体育館の中は埃っぽいニオイが漂っている。
「そんなことはどうでもいいの。とにかく早くこっちに来てよ。」
優奈は壇上の上にあるピアノにポンと手を置いた。
「んで、何を直したいんだ?」
「まずはこれよ。」
優奈はピアノをポンポンと叩いた。
「ピアノ?」
「そ。昨日小耳に挟んだんだけど、ここのピアノ最近音の調子が悪いらしいの。」
「なるほどな。じゃあすぐに終わらせてやるよ。」
涼がそう言ってピアノに右手をかざすと、
「あーーーっ!!待って待って!!」
と、優奈が差し止めた。
「どうしたんだ?」
「私がやりたいの。いいでしょ?」
「別に構わないが…。」
涼はぎこちなく頷くと、かざしていた右手をピアノから離した。
「ありがとうね。よーし、じゃあ早速直しますか!!」
優奈は服の袖をまくりあげると、ポケットからカードを取り出し、慣れた手つきで一枚抜き取った。
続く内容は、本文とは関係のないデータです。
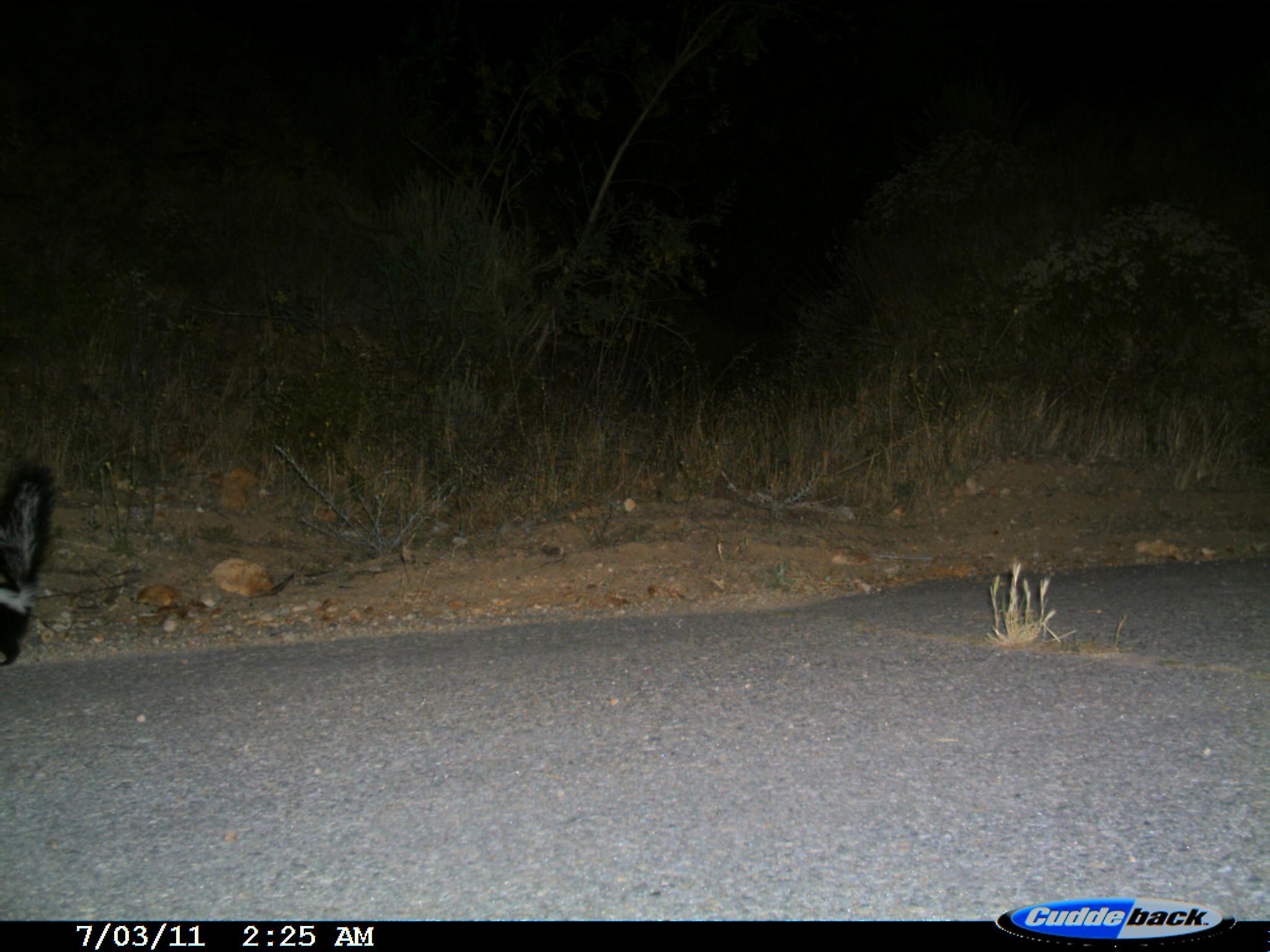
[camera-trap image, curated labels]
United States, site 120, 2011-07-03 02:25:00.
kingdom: Animalia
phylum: Chordata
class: Mammalia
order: Carnivora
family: Mephitidae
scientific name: Mephitidae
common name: skunk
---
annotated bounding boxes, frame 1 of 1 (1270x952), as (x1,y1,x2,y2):
skunk: (6,462,90,711)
「へぇ~~もう見ないで抜き取ることが出来るんだな。」
「まぁね、嫌でも慣れるよ。時々間違えるけどね。」
優奈はそのカードをピアノの上に置くと涼と同じように右手をかざす。
「なぁ……こんな時になんだけどな、死神は…何で俺達に魔法を授けたんだろうな。」
涼はふと思ったことを口にした。
「…何でだろね…。でも、やっぱりこんな能力を授けるっていうことは何か目的があるんだろうし。」
「…そうだな。」
少しの間沈黙が続いた。
辺りにはピアノを修理しついる妙に明るい光だけが静かに光っている。